Como podem controlar os diabéticos, os distúrbios oral
Mas há sinais que podem alertar para a presença de problemas na boca, como sangramento de gengivas ou gengivas vermelhas, inchadas e sensíveis, pus entre os dentes e as gengivas, mau hálito, dentes móveis ou mudanças na renda das peças dentais ao morder, o melhor é sempre prevenir o aparecimento de qualquer doença.
Assim, as pessoas com diabetes podem evitar sofrer estes problemas com uma série de medidas, principalmente de higiene oral.
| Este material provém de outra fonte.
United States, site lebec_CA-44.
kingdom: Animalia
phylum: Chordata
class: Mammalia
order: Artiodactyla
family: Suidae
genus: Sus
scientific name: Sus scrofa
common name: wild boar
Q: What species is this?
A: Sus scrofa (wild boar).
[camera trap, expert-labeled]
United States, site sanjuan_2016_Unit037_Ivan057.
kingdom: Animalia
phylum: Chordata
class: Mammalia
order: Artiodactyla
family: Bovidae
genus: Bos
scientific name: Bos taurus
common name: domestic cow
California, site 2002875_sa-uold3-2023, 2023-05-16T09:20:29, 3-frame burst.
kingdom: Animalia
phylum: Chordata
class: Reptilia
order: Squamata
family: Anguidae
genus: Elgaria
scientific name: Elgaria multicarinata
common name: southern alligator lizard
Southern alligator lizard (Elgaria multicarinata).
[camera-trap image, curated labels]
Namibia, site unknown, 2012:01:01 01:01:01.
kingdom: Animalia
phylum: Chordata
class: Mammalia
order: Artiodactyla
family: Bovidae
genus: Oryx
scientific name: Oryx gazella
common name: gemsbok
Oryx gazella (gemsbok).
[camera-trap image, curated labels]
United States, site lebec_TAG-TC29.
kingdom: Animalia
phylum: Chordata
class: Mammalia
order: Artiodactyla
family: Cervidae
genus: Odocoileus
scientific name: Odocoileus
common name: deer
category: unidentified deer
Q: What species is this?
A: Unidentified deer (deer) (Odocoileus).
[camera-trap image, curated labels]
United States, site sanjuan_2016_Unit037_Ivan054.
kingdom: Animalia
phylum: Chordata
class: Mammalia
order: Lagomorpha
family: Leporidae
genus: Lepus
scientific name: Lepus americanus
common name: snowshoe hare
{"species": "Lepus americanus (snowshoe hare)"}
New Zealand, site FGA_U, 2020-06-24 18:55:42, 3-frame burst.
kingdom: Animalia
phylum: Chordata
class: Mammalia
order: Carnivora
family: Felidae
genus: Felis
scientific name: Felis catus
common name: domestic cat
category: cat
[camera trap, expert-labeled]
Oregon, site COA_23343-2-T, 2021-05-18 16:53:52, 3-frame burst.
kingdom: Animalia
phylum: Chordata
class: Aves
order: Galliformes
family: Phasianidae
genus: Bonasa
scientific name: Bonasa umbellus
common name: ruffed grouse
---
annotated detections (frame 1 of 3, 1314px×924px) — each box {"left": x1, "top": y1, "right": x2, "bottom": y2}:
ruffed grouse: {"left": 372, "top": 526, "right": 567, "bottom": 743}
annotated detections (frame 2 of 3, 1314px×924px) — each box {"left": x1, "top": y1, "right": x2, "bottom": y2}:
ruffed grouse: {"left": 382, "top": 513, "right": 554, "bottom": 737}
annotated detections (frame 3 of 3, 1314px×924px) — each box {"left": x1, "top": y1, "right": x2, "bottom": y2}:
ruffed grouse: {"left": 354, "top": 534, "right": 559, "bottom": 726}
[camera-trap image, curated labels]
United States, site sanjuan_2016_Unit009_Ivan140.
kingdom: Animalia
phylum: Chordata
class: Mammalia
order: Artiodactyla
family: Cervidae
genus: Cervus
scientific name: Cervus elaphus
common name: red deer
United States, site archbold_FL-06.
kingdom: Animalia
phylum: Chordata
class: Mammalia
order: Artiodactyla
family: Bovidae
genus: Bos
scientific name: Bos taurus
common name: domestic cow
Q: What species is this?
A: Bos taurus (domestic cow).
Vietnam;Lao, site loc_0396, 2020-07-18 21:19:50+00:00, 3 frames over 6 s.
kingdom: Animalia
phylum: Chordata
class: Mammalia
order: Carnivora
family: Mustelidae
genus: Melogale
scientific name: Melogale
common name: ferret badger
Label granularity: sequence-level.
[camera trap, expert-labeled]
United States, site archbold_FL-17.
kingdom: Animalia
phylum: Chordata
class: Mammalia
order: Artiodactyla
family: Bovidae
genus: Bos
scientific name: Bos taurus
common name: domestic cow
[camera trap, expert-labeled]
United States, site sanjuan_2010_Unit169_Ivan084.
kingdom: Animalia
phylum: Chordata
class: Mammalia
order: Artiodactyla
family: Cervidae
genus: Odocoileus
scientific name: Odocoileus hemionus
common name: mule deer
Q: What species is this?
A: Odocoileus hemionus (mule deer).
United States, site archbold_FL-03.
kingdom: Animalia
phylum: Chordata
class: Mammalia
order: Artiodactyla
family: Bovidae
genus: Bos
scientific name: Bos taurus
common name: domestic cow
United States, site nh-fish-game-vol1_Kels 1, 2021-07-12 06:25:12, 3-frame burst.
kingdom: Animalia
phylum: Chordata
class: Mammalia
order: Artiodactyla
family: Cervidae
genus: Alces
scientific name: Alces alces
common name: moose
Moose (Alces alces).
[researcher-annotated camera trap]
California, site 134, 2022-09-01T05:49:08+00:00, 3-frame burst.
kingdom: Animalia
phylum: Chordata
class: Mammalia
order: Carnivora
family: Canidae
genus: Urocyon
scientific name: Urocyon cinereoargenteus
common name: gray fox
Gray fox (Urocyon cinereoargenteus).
Para manter os diabéticos têm uma boca em perfeito estado, o Instituto Nacional de Pesquisa Dentária e Craniofacial dos Estados Unidos aconselha:
Controlar o nível de glicose no sangue.
Escovar os dentes e usar fio dental diariamente, com a ajuda também de escovas interdentais.
Ir regularmente ao dentista a cada seis meses-, indicando, sempre que têm diabetes.
Deixar de fumar, pois o tabaco afeta de forma muito negativa as gengivas.
Ser inspecionados periodicamente a boca e com o menor indício de qualquer problema, ir ao especialista.
No caso de usar dentadura ou prótese, há que tirá-los e limpá-las diariamente. Deve-se também verificar que se encaixam bem, sem provocar atritos ou feridas.
Com tudo isso, as pessoas com diabetes podem reduzir o risco de sofrer determinadas patologias na cavidade oral.